Limitations and Future Directions
4.4
Although promising, the current study has several limitations. The dataset size remains modest, which constrains generalization and increases sensitivity to class imbalance. The gender distribution was also skewed toward male participants, potentially limiting model fairness. Moreover, EEG signals are inherently variable across recording sessions, laboratories, and devices; thus, larger multicenter datasets are required for robust validation. CNN architecture, while effective, could be improved by integrating temporal convolutional networks (TCNs) or transformer-based attention mechanisms to better capture long-range temporal dependencies. Additionally, incorporating time–frequency representations (e.g., spectrograms or wavelet transforms) may enhance interpretability by aligning model features with established neurophysiological frequency bands. Finally, explainable AI (XAI) techniques such as Grad-CAM or layer-wise relevance propagation should be employed to visualize the model’s decision-making process, strengthening its clinical transparency and trustworthiness.
Conclusion
This study introduced a deep learning framework based on convolutional neural networks (CNNs) for detecting schizophrenia from EEG signals recorded during a simple sensory prediction task. By leveraging the spatiotemporal structure of multichannel EEG data, the model successfully identified neural patterns associated with disrupted corollary discharge mechanisms, a hallmark of schizophrenia. Although the achieved accuracy (≈ 63%) and recall (≈ 58%) indicate that further optimization is needed, the model’s ability to capture biologically interpretable features particularly within frontal and central electrodes around the N100 latency demonstrates its potential as a neurophysiologically grounded diagnostic tool.
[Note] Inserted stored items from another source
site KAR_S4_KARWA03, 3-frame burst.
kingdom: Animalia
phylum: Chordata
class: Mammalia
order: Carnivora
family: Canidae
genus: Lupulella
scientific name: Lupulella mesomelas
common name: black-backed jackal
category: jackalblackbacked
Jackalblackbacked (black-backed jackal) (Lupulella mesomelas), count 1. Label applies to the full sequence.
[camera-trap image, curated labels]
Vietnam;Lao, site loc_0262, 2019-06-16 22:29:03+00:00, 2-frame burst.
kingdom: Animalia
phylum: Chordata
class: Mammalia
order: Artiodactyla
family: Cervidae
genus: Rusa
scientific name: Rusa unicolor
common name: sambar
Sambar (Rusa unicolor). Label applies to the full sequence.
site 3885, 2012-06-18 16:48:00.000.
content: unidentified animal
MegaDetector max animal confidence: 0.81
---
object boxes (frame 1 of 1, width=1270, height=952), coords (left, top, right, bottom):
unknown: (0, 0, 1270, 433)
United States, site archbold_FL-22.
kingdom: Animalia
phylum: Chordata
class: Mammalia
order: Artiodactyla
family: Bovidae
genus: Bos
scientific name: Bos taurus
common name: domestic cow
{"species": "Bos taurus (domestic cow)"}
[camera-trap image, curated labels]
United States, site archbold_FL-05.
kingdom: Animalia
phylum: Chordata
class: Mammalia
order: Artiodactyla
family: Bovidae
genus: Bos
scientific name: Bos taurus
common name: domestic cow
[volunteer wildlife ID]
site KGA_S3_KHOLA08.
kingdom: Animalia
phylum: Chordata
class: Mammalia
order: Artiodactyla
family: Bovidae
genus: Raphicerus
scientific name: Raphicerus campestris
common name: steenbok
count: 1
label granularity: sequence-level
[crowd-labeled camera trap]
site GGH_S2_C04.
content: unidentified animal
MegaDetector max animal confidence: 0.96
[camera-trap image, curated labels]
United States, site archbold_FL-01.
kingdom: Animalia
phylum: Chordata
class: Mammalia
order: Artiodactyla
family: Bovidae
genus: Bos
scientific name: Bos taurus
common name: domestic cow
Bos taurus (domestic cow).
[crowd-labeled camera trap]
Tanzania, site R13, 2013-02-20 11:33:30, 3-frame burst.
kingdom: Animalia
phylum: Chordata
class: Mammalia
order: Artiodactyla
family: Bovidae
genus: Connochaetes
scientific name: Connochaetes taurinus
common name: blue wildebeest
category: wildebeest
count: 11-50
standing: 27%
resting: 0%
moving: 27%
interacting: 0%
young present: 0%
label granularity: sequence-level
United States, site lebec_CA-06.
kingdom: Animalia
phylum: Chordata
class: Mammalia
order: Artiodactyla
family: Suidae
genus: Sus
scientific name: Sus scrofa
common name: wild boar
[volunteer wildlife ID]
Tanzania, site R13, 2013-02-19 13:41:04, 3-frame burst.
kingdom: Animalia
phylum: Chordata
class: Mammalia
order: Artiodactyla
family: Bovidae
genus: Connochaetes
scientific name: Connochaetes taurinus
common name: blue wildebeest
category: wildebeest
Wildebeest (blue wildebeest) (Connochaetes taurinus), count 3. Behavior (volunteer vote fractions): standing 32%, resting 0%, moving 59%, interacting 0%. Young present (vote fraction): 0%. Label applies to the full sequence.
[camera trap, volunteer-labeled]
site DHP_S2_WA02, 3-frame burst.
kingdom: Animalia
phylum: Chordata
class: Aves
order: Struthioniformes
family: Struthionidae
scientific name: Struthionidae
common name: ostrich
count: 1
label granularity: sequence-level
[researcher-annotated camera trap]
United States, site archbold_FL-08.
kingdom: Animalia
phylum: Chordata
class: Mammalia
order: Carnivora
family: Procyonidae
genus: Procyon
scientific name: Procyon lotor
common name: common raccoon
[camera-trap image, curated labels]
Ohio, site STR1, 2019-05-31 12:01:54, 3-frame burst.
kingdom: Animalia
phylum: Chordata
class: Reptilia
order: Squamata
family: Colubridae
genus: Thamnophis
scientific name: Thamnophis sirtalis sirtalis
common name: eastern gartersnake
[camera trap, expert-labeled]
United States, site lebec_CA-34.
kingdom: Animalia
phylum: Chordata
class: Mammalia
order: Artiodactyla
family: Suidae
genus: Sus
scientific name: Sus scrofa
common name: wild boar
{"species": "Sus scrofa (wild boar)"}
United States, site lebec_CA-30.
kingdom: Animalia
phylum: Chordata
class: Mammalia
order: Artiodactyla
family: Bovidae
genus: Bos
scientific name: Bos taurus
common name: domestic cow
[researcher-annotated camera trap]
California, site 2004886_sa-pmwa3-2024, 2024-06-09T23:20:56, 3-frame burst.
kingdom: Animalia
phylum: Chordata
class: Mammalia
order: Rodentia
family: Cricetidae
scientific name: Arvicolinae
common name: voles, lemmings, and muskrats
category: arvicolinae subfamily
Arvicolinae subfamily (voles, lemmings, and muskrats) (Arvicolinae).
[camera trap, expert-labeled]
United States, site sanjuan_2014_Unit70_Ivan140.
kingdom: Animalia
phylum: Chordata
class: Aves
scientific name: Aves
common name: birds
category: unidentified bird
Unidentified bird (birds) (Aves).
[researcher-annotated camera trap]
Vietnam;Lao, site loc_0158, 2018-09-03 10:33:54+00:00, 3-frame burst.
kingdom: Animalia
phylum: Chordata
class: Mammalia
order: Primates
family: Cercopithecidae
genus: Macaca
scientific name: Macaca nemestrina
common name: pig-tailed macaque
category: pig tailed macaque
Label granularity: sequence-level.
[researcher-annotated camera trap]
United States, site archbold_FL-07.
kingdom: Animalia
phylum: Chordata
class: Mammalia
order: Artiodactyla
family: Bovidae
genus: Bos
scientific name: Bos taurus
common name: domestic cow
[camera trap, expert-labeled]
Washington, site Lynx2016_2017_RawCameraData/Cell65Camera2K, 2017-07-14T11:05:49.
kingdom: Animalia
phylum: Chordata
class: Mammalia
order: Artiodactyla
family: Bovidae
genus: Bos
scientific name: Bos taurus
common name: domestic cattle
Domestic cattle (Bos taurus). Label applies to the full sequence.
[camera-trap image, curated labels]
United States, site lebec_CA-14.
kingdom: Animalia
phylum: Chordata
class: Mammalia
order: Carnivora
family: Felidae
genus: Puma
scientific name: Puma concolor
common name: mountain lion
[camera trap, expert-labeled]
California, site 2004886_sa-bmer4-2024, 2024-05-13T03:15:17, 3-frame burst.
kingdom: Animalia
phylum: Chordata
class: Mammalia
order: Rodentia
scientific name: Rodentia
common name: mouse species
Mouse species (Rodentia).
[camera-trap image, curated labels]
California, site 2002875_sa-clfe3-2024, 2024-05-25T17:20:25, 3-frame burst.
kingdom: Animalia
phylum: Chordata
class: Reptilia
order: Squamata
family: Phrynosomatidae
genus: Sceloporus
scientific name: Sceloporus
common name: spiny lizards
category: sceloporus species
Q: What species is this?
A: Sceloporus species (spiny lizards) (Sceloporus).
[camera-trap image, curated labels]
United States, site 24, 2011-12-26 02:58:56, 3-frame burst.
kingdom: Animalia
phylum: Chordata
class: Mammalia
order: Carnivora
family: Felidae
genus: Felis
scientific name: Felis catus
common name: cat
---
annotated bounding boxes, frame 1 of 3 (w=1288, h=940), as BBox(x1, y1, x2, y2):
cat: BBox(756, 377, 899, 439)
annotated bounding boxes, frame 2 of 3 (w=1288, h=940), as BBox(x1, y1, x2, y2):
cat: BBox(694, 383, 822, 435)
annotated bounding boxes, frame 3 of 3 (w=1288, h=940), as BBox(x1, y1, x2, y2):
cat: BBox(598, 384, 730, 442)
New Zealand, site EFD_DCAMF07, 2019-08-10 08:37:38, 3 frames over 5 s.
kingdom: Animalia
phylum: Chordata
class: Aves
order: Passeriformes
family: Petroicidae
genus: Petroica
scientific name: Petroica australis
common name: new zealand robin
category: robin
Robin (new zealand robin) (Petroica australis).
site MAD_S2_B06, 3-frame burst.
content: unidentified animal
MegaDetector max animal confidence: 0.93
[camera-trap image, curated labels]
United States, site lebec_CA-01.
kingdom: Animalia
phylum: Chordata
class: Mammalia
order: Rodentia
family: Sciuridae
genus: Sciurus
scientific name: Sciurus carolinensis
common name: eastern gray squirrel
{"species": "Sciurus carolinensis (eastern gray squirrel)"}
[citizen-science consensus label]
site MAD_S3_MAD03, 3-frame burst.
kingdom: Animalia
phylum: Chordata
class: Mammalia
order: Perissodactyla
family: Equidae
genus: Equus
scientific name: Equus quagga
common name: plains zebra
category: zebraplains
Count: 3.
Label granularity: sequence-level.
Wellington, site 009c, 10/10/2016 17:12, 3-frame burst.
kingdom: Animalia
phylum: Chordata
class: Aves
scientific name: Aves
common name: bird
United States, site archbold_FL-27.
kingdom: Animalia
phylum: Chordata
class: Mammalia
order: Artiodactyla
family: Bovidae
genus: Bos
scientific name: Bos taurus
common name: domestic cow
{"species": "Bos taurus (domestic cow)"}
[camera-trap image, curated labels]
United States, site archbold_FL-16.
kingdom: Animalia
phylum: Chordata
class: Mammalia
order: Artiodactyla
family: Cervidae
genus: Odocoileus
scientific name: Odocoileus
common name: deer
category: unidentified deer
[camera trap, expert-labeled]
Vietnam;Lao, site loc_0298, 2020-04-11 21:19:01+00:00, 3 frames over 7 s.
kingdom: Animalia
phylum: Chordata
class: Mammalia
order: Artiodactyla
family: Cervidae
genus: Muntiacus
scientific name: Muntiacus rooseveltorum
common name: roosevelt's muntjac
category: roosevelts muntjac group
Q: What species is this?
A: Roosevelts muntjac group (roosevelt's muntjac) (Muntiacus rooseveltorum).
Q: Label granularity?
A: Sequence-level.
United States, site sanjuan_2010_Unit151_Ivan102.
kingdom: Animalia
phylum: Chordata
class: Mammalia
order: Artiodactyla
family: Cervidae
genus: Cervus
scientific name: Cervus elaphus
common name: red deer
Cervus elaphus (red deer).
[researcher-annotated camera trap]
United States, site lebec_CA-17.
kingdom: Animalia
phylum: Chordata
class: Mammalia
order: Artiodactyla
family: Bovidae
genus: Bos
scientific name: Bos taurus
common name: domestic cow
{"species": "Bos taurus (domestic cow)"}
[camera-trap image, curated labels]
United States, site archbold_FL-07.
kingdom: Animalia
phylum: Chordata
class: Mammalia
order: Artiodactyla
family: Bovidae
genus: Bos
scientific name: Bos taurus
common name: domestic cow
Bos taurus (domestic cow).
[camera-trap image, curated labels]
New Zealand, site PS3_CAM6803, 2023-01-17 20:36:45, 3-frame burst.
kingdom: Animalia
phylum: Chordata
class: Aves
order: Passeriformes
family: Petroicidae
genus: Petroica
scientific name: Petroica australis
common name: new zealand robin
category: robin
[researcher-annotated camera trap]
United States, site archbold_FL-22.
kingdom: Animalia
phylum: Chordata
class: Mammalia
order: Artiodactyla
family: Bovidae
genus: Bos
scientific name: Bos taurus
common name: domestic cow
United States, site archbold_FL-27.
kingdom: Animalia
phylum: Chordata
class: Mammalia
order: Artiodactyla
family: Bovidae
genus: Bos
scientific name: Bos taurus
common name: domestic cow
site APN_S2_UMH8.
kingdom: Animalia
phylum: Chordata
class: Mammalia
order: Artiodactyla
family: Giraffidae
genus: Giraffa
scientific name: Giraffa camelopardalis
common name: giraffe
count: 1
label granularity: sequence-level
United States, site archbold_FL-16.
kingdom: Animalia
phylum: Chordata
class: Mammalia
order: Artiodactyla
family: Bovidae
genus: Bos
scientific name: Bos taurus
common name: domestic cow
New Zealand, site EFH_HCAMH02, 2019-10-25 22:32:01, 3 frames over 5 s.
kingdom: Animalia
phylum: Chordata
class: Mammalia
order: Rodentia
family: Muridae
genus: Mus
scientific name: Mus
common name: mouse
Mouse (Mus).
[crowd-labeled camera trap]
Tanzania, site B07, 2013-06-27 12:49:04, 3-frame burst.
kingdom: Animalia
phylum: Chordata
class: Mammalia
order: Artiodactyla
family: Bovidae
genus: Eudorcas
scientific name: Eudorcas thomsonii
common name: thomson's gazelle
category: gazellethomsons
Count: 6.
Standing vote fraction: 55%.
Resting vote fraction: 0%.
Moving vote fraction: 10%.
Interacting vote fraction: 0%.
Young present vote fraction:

The findings underscore the promise of EEG-based deep learning approaches for objective, scalable, and noninvasive detection of schizophrenia. Future work will focus on expanding datasets, balancing class distributions, integrating time–frequency representations, and adopting explainable AI techniques to enhance transparency and clinical applicability. Ultimately, this research represents a step toward developing automated systems that can complement clinical assessments and support early diagnosis in psychiatric neuroscience.